Kyre saw that Jonas spoke the truth, and nodded, unable to speak.
“Your orders, Your Grace?”
“I, I-” Kyre had no idea what to do. “My father-”
“Joss Haden would not have acted without orders from the Duke,” Jonas shook Kyre’s shoulder, making the stunned young man look at him. “Your father planned ahead to kill you if you disobeyed him, that is why he placed Haden and his crew around you.”

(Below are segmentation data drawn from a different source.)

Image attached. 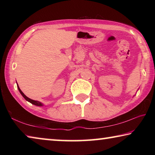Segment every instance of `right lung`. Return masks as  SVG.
<instances>
[{"instance_id": "1", "label": "right lung", "mask_w": 155, "mask_h": 155, "mask_svg": "<svg viewBox=\"0 0 155 155\" xmlns=\"http://www.w3.org/2000/svg\"><path fill=\"white\" fill-rule=\"evenodd\" d=\"M17 86H18V90H19L20 93L21 94H22V96L23 97H24V98L26 100V101H27L28 102H29V103H31V104H34V105L39 106V107H42V106H44V104H43L42 103H41V102L38 101H33V100L31 99V98H28V97H27V96H25V94L23 93L22 91H21V90L20 89V87H19V86H18V85Z\"/></svg>"}]
</instances>
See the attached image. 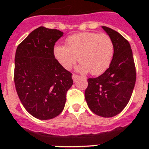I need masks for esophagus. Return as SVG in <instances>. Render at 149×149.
Returning <instances> with one entry per match:
<instances>
[{"label":"esophagus","instance_id":"esophagus-1","mask_svg":"<svg viewBox=\"0 0 149 149\" xmlns=\"http://www.w3.org/2000/svg\"><path fill=\"white\" fill-rule=\"evenodd\" d=\"M72 79H73V81H76V80H77V79H79V76H77V75H76V74H72Z\"/></svg>","mask_w":149,"mask_h":149}]
</instances>
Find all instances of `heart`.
Here are the masks:
<instances>
[{
  "label": "heart",
  "mask_w": 149,
  "mask_h": 149,
  "mask_svg": "<svg viewBox=\"0 0 149 149\" xmlns=\"http://www.w3.org/2000/svg\"><path fill=\"white\" fill-rule=\"evenodd\" d=\"M114 47L107 35L94 32L75 34L66 39L65 45H56L53 54L56 60L65 70H70L78 60L77 70L92 75L104 73L111 65Z\"/></svg>",
  "instance_id": "1"
}]
</instances>
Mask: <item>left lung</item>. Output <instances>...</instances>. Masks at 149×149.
<instances>
[{
    "label": "left lung",
    "mask_w": 149,
    "mask_h": 149,
    "mask_svg": "<svg viewBox=\"0 0 149 149\" xmlns=\"http://www.w3.org/2000/svg\"><path fill=\"white\" fill-rule=\"evenodd\" d=\"M102 29L113 42V56L103 74L87 79L85 99L95 114L112 118L120 113L129 102L135 85L136 71L129 42L118 31L105 26Z\"/></svg>",
    "instance_id": "1"
}]
</instances>
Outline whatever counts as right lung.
<instances>
[{"instance_id":"1","label":"right lung","mask_w":149,"mask_h":149,"mask_svg":"<svg viewBox=\"0 0 149 149\" xmlns=\"http://www.w3.org/2000/svg\"><path fill=\"white\" fill-rule=\"evenodd\" d=\"M63 36L59 30L39 27L16 50V91L25 110L39 120H49L61 113L66 92L73 84L72 73L58 63L53 54L55 43Z\"/></svg>"}]
</instances>
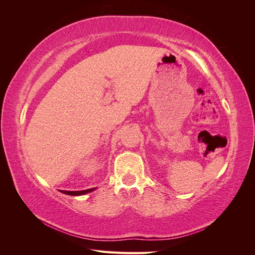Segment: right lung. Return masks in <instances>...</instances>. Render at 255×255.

“Then, then my father planned to abandon the Royal Army,” Kyre realized, speaking in a near-whisper, remembering how Regin had told both of his sons they might need to choose between Burwyck and Tarador. At the time, Kyre assumed his father had been warning of an unlikely scenario, but the duke had not hesitated to leave the princess, at a time when the army of Burwyck could make all the difference between Ariana’s survival or death.

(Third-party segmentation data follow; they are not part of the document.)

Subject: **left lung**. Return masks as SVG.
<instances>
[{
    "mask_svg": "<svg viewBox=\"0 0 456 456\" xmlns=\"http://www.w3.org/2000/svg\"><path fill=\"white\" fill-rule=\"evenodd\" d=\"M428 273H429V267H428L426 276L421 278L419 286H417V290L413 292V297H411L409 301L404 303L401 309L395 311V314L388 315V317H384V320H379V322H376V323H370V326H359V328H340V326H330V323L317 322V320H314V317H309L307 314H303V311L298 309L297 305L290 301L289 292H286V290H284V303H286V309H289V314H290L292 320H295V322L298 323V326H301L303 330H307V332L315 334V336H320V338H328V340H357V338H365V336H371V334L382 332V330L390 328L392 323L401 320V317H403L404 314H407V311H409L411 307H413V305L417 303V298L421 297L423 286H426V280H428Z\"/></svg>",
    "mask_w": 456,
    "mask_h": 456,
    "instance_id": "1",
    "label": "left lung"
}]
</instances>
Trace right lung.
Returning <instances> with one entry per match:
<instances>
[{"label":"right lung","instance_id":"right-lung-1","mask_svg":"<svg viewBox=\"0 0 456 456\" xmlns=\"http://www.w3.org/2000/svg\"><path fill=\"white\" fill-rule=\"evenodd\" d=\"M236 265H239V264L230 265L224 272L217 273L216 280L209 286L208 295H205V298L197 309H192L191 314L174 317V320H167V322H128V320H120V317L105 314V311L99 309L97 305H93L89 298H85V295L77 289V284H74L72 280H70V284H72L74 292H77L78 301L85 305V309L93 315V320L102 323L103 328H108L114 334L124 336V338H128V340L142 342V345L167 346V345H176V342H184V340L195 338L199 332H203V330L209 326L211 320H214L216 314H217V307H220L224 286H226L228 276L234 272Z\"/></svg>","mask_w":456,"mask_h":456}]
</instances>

Jonas shook the ducal heir’s shoulder again, making the boy look at him. “You father is either a coward or a traitor. Either way, you now lead Burwyck. What are your orders?”
His father was a traitor. He had not merely schemed to gain more power for himself and the Falco dynasty, Regin Falco had sold out his people to the enemy. Kyre looked down at the silver falcon that adorned his tunic, the Falco family crest. It was now the crest of traitors, a badge of shame. How could he fight on, as the son of a traitor? Jonas gave him the answer as the loyal guard looked to the Falco heir. Jonas wanted not only orders, he wanted a way to redeem the shame that tainted everyone from the province of Burwyck. Kyre would not fight for himself or his disgraced family, he would fight for all those who held fast to their oaths, starting with his own guards. Drawing his sword and holding it high above his head, Kyre stood tall in the stirrups. “Burwyck! To me! To me! We can yet win the day!”
Koren was jolted awake when the carriage went over a particularly hard bump. He tried to rub the sleep from his eyes but forgot his hands were chained, and they came up short of reaching his face, making his already sore and bleeding wrists ache. Why the enemy had bothered to shackle him so tightly he did not understand, the dark wizards had cast spells that rendered his legs useless and made him feel constantly tired, sleepy and his head felt like thick fog. The carriage had fairly flown along rough roads through a landscape increasingly grim, gray and devoid of life as they approached the demon. What day was it? Koren had no idea, he had no way of knowing how many days had passed while he rode in the carriage, a helpless prisoner.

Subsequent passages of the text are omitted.